Borden’s role could have been thankless without the solid skills this actor brings. Beside Nate, Sam at first seems kind of boring, a nice, dull dude you could introduce to your WASP parents who might like him despite the fact that he’s Jewish. But there are layers here, and Borden seamlessly shucks them.

The contrasts between the men play upon the good guy-bad guy trope. Mander as Nate is all fire and brimstone to Borden’s sweetness and light as Sam. Nate’s siren song of the past calls to Sarah: he knew her father, knows her (bitchy) mother; smoked marijuana with her in the stairwell of their old apartment building when they were teenagers; lay in the sun on a blanket with her in college and talked about the future. Sam is new in Sarah’s life, a condition that has its own charms, especially for a woman who is as uncomfortable with her past as she is nostalgic for it. Sam is a philosopher; Nate demands action. Specifically, Nate demands that Sarah choose him. Obliquely, Sam proposes.

See Sarah sweat. Glover telegraphs Sarah’s tension with signals to Nate, shoulders raised to her ears, hands signing, “Down, boy.” Is he clueless when he misses those gestures and glances, or does he deliberately ignore them? For when the secret she is trying to keep is bared, it’s Nate who unwraps it.

It’s not easy being Sarah, and I related to her like crazy. Glover is so much a 30-something, big-city woman on the way to the rest of her life, asked to make a choice she’s not ready or willing to make. Wrenched from an uncomplicated cuddle with her lover to participate in an unscheduled, intimate review of her life-to-date, all of her secrets told, tasked to make more than one life-changing decision—quite a night! Glover plays it real, taking us through all the feels, smoothly moving between the men. A strong actor, Glover supports her side of the triangle, a challenge in this play dominated by male desire.
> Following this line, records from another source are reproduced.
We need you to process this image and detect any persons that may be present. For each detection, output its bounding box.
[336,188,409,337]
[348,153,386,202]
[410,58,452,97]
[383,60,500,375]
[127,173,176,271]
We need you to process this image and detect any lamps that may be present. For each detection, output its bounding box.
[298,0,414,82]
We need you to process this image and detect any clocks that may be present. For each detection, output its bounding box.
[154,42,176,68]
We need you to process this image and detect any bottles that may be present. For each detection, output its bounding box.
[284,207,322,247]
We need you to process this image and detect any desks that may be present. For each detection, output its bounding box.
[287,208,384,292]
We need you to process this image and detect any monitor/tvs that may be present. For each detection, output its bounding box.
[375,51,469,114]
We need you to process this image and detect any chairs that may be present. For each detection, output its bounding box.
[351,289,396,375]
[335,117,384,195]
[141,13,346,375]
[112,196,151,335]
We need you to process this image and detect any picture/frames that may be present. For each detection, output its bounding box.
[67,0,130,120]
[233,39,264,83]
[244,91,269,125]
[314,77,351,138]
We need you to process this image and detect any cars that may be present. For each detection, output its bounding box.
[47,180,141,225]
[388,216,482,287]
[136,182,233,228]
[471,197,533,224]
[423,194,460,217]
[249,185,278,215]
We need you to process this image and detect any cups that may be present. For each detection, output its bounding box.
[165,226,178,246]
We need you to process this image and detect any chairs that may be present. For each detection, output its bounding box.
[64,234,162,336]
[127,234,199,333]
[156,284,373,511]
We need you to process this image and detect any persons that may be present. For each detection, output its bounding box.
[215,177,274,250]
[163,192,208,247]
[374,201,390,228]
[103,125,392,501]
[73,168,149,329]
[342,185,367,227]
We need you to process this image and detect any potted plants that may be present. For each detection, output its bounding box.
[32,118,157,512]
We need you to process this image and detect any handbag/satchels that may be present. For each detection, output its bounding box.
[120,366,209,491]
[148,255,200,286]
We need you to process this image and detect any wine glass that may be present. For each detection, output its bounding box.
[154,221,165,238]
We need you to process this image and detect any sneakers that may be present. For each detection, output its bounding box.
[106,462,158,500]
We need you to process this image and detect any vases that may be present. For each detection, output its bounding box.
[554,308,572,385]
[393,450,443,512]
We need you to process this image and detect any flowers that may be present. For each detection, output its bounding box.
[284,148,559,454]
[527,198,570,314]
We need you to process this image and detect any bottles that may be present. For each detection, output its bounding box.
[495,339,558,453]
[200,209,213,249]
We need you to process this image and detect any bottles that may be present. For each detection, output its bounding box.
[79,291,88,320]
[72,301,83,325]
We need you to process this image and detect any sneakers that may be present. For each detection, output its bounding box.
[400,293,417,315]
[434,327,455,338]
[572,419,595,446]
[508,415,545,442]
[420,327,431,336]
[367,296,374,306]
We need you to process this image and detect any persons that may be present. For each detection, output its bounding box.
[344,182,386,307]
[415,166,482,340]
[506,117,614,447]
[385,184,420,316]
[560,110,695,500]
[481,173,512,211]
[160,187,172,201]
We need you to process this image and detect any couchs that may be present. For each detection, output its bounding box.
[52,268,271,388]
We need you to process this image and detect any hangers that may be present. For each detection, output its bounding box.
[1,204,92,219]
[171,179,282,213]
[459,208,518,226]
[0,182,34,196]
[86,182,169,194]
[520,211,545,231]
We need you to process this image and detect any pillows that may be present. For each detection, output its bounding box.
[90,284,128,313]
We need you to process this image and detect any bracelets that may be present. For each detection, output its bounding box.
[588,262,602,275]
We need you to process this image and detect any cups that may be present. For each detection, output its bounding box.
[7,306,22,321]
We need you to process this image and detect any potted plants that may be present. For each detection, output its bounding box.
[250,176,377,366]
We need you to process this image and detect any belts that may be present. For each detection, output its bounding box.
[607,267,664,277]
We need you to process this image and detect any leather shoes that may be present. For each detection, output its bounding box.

Director Sheridan Johnson works the single-set stage so we never feel claustrophobic. Designed by Susan Roden and Dean Squibb,  Sarah’s apartment is urban and unfinished, with a door and a window and a backstage hallway that suggests other rooms. Johnson uses the space well. I especially liked the scene between Sarah and Nate, when Sam has been asked to leave the room, and yet he lurks, crossing the hallway and glancing into the main room to check on Sarah, twice. It’s a subtle way to emphasize his character. This director’s style is sophisticated and sure.